Her gaze snapped to me. "After Philip stabilized my protocore, I went back to the room and Sylus wasn't there anymore. I thought he'd finally grown bored with me and left me to… whatever happens to outsiders in the N109 Zone."

"So you went outside, alone?"

"Yeah…" She hesitated. "I met a little girl. She guided me to a bar called Elysium. I figured I could buy some intel."

"Did it work?" I asked, already knowing the answer. I had to be careful — not to sound like I knew.

"To an extent. I was interrupted by some goons."

"Hm. Did you get a name?"

"Yeah, I heard something about a Sherman. I assume he's either a rival faction or someone trying to take over Onychinus. Apparently Sylus has been out of the picture for a while."

So far, the script was holding. Nothing off yet. But what did that mean for me?

"So that was it?"

"There's one more thing — it's why I wanted to find you." She pulled a flashdrive from her pocket. "I was hoping you could tell me what's inside."

I took it, turning it over in my hands.

This is off script.

In the game, she goes to Sylus to decrypt it, not to a colleague. But then again, in the game there wasn't a colleague available in the N109 Zone.

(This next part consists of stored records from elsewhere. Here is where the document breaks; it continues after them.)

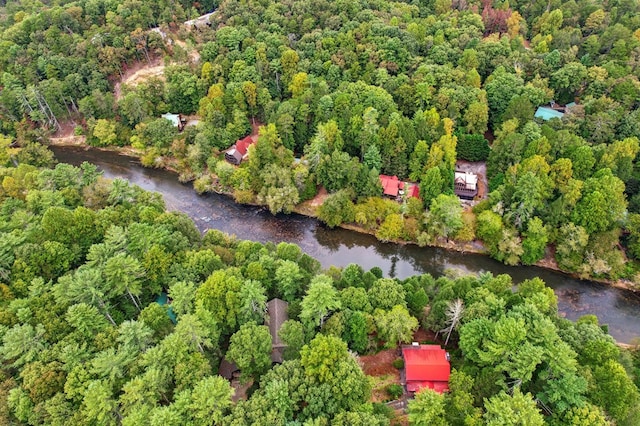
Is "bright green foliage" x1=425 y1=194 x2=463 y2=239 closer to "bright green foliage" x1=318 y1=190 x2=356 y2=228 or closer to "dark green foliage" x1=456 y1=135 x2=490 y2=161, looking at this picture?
"bright green foliage" x1=318 y1=190 x2=356 y2=228

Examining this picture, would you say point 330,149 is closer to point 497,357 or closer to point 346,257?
point 346,257

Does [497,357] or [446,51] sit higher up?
[446,51]

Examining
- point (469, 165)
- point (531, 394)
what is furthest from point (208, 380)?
point (469, 165)

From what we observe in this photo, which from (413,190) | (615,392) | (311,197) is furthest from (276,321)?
(413,190)

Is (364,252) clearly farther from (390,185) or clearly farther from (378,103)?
(378,103)

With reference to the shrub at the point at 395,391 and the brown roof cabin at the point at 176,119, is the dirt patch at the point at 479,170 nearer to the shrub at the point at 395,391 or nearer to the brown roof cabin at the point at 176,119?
the shrub at the point at 395,391

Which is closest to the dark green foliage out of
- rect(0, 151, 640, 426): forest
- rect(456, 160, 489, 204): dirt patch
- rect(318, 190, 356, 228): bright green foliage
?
rect(456, 160, 489, 204): dirt patch
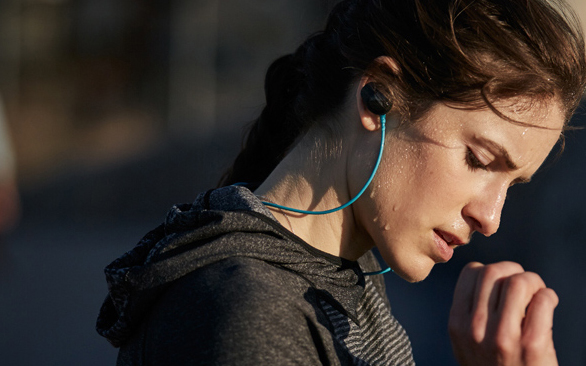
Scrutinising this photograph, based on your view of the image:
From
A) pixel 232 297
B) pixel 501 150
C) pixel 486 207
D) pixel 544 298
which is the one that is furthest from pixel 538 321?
pixel 232 297

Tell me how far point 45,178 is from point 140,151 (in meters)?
1.42

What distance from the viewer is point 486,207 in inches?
70.9

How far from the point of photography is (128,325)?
1580 mm

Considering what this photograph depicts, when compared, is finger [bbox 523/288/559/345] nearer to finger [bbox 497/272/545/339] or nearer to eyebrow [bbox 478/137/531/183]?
finger [bbox 497/272/545/339]

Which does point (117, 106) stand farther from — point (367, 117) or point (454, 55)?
point (454, 55)

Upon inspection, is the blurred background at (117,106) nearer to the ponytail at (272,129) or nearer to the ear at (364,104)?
the ponytail at (272,129)

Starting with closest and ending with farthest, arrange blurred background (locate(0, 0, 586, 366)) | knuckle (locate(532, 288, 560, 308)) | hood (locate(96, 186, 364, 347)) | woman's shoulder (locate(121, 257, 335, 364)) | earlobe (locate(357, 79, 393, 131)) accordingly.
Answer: woman's shoulder (locate(121, 257, 335, 364)) < hood (locate(96, 186, 364, 347)) < knuckle (locate(532, 288, 560, 308)) < earlobe (locate(357, 79, 393, 131)) < blurred background (locate(0, 0, 586, 366))

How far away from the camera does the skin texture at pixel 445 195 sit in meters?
1.66

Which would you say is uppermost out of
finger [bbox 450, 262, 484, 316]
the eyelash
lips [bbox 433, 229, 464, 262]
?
the eyelash

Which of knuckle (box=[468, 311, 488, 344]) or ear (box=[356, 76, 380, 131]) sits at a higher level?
ear (box=[356, 76, 380, 131])

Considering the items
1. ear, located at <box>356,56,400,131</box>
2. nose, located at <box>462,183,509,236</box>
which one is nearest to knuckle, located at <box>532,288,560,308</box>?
nose, located at <box>462,183,509,236</box>

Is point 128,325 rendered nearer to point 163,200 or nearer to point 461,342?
point 461,342

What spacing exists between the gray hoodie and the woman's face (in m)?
0.18

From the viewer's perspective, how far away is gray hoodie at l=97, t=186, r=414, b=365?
1393mm
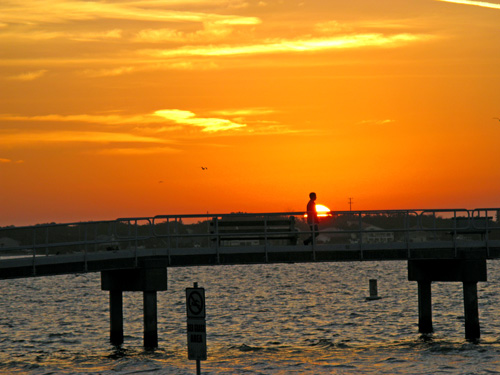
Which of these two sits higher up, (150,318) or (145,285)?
(145,285)

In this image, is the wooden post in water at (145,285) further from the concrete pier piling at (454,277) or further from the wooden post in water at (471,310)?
the wooden post in water at (471,310)

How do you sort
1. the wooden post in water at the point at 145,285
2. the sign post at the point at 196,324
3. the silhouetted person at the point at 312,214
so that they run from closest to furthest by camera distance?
the sign post at the point at 196,324 < the wooden post in water at the point at 145,285 < the silhouetted person at the point at 312,214

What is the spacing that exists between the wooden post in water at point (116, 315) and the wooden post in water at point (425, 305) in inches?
→ 511

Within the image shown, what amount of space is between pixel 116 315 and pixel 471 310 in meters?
14.5

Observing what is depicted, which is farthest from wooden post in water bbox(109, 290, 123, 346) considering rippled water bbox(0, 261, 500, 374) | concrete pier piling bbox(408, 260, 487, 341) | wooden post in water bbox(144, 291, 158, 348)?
concrete pier piling bbox(408, 260, 487, 341)

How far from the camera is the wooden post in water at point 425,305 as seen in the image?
124 ft

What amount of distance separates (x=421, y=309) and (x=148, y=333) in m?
12.6

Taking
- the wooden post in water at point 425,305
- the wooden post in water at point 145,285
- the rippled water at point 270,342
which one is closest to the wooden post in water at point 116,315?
the wooden post in water at point 145,285

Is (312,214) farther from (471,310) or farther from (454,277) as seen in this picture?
(471,310)

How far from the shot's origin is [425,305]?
3825 centimetres

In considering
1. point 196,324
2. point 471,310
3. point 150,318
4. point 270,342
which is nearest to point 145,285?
point 150,318

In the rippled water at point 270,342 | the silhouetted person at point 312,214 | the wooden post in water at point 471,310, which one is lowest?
the rippled water at point 270,342

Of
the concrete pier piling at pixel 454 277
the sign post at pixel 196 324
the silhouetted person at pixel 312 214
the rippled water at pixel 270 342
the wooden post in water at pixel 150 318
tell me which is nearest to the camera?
the sign post at pixel 196 324

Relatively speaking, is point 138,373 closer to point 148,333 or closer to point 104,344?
point 148,333
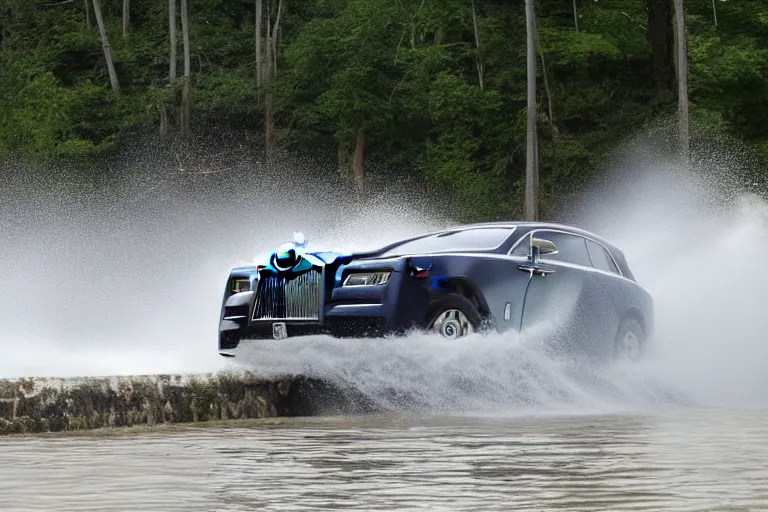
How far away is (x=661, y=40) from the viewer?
1907 inches

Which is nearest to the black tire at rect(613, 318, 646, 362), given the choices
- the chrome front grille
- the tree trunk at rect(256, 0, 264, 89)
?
the chrome front grille

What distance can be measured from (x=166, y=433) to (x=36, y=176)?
50.2 m

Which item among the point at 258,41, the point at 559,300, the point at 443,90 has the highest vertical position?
the point at 258,41

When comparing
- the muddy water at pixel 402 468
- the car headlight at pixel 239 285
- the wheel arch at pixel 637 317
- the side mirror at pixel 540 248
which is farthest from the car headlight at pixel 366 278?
the wheel arch at pixel 637 317

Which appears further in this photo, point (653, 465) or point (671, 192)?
point (671, 192)

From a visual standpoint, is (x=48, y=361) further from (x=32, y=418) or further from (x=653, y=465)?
(x=653, y=465)

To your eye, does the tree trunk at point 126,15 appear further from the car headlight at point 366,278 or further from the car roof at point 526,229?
the car headlight at point 366,278

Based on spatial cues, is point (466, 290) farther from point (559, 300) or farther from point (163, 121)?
point (163, 121)

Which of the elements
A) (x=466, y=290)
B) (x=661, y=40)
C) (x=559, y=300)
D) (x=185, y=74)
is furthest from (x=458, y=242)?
(x=185, y=74)

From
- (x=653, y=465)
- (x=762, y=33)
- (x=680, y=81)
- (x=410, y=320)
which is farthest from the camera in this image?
(x=762, y=33)

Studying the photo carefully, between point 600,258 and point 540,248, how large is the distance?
124 cm

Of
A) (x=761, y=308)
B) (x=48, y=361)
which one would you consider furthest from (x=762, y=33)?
(x=48, y=361)

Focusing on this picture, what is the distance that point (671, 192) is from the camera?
41125mm

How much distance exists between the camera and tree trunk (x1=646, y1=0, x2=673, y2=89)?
155 ft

I already know what's on it — intel about the protocore auction, the reason for the mission that got her — now us — trafficked into the N109 Zone.

I tried using my Evol on it. Nothing. Not even static.

Two options: fake it and tell her what I knew from memory… or play it safer. Tell her I couldn't access it. Blame it on Sylus. Maybe even on memory loss.

If the system had written me into this story, I needed to learn what version of me they thought they were talking to.